GEKOZEN FRAGMENT:
- - - -
Voute tekst

Wat een vout veestje was dat zeg! Rode glitterpruiken, die grijns op het gezicht van René, het tweed van Anneke en het Tirol van Richard... Ik was er nog maar nauwelijks van bekomen toen ik de volgende dag merkte dat de organisatoren voor mij nog een verlenging geregeld hadden.
Van de stapeltjes Run2Day magazines die her en der in de zaal gelegen hadden, had ik een exemplaar mee naar huis genomen en daar begon ik zondag nietsvermoedend in te lezen. Een heftige ervaring werd het, die ik met een mix van fascinatie en walging heb doorstaan.
 
Over het taalgebruik viel het blad niets te verwijten. Er stond geen woord Frans in de tekst. Een training, dat was een workout. Je deed een run en had een gadget om die te tracken zodat je personal trainer of jijzelf later tevreden konden zijn over je pace. Het bandje van je gadget was vanzelfsprekend verwisselbaar zodat het ding zou matchen bij je outfit en natuurlijk had je toen je van huis ging de nieuwste playlist al gedownload, zodat je voldoende powersongs bij je had om vrij van geest te blijven.
En behalve de taal, was eigenlijk ook de boodschap helder. Sterker, nog maar zelden eerder zag ik zó duidelijk verwoord dat het met mij eigenlijk een beetje over is. Want weet je, ik loop hard en dat vind ik leuk. Ik probeer dat bewust en goed te doen, als het even kan ook wat progressie te boeken - op mijn niveau dan. Maar al lezend in dit voute blad werd mij steeds duidelijker dat ik het helemaal verkeerd begrepen heb, en dat wat ik doe toch niet de bedoeling kan zijn.
Welnee. Het draait niet 'om prestaties, maar om beleving. Niet hoe snel, maar hoe leuk is het devies.' En wat leuk is, dat weten ze in Biddinghuizen. Dáár moet ik naar toe, een tweedaags evenement met ruim tienduizend deelnemers, de Mud Masters Obstacle Run. De Braggeltocht in Garnwerd volstaat niet, 'allemaal wat flitsender en modieuzer' moet het!
En de rest van mijn lopen moet natuurlijk urban running zijn, avontuurlijk, onvoorspelbaar en spannend. Nou ja, dat klopt eigenlijk óók wel hè? Dat gedoe op het platteland, gewoon tussen de dijken of van boom naar boom, nee, daar krijg ik inderdaad geen New York-feeling van.
- - - -
OPDRACHTEN:
1) Welke personen worden in de tekst over het Run2Day-magazine bij hun voornaam genoemd? Noem ze allemaal.
2) Schrijf verder aan de tekst over het Run2Day-magazine hierboven, te beginnen na de laatste zin.

Records uit de dataset
- - - -
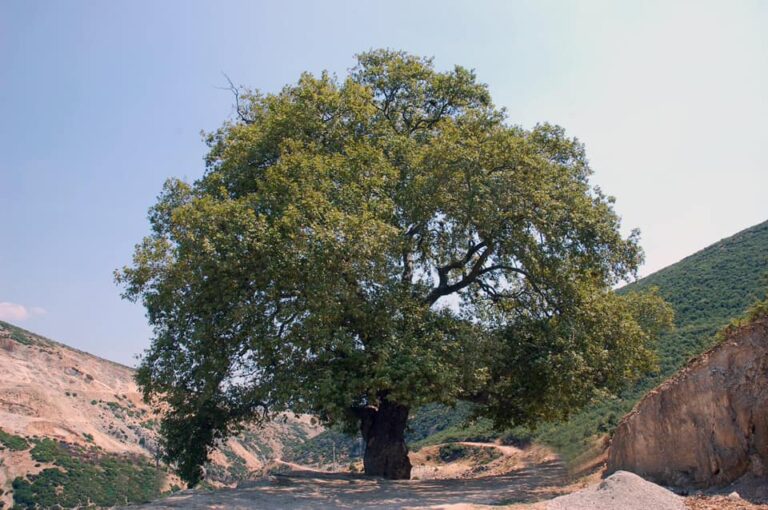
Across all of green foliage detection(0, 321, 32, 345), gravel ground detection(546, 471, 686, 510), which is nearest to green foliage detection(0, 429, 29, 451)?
green foliage detection(0, 321, 32, 345)

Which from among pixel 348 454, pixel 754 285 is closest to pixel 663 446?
pixel 754 285

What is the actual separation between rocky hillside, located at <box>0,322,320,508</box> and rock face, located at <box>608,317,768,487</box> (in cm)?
1669

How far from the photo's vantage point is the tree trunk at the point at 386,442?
17406 mm

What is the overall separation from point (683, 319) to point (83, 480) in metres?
40.3

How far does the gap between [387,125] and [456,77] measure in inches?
128

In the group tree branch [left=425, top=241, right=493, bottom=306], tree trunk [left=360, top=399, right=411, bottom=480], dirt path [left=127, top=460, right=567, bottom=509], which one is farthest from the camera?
tree branch [left=425, top=241, right=493, bottom=306]

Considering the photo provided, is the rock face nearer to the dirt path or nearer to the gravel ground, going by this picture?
the gravel ground

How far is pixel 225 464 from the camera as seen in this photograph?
205ft

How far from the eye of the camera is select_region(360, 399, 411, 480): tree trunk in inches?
685

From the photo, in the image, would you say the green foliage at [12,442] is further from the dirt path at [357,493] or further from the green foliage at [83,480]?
the dirt path at [357,493]

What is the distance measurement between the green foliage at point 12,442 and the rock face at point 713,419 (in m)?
41.3

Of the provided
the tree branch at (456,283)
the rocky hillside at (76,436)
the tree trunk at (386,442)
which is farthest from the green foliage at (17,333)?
the tree branch at (456,283)

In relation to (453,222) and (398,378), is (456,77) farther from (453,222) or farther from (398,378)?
(398,378)

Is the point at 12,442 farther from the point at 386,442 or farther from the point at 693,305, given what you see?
the point at 693,305
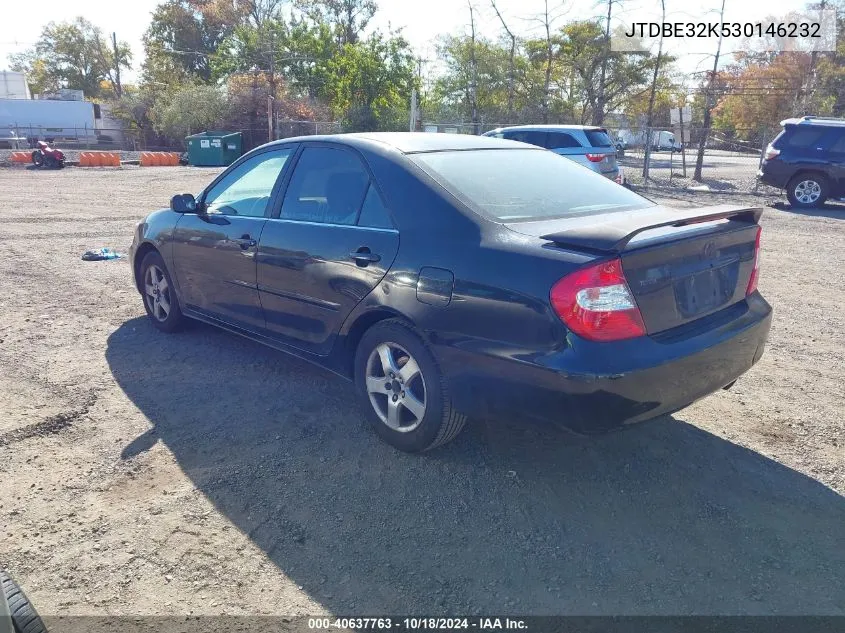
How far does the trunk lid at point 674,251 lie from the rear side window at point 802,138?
1308 centimetres

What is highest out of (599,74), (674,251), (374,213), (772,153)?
(599,74)

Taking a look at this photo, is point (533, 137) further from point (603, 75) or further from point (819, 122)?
point (603, 75)

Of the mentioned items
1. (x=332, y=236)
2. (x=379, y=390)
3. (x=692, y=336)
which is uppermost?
(x=332, y=236)

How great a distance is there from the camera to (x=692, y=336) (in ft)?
10.0

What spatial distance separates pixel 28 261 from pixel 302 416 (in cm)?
648

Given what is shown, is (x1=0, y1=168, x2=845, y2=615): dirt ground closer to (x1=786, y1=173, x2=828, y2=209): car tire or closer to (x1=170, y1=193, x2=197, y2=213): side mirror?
(x1=170, y1=193, x2=197, y2=213): side mirror

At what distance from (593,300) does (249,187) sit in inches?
111

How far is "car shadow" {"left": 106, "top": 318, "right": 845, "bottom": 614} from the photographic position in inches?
99.7

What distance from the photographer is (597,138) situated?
15.0 metres

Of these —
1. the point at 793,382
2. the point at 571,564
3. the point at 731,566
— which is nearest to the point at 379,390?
the point at 571,564

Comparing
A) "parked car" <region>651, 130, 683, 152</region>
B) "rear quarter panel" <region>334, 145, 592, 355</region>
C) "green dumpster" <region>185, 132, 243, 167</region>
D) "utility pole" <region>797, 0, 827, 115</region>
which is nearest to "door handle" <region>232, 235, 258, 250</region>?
"rear quarter panel" <region>334, 145, 592, 355</region>

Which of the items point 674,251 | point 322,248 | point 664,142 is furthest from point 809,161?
point 664,142

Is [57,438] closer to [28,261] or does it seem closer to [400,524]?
[400,524]

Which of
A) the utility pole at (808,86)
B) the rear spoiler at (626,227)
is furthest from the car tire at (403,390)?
- - - -
ANTWOORDEN:
1) René, Anneke en Richard.

2)
Mijn beleving is ook niet van mij alleen. 'Hardlopen is leuk, maar samen hardlopen is nóg leuker. Delen is het nieuwe hebben en delen is vermenigvuldigen. Een endorfinekick in het kwadraat.' Wow, dacht ik, en trok de emmer die ik bij het lezen onder handbereik hield nog maar wat dichter naar me toe.
"Urban runners dragen het liefst mooie, modieuze kleren", vertelde Lars Tibben me toen. "Loopjack, tight en schoenen passen bij elkaar, daar is echt over nagedacht. Verder heeft de gemiddelde urban runner bepaalde looks. Dat kan bijvoorbeeld een hip baardje zijn met dito kapsel. Leeftijd? Tot een jaar of 35, denk ik. Niet te oud in elk geval."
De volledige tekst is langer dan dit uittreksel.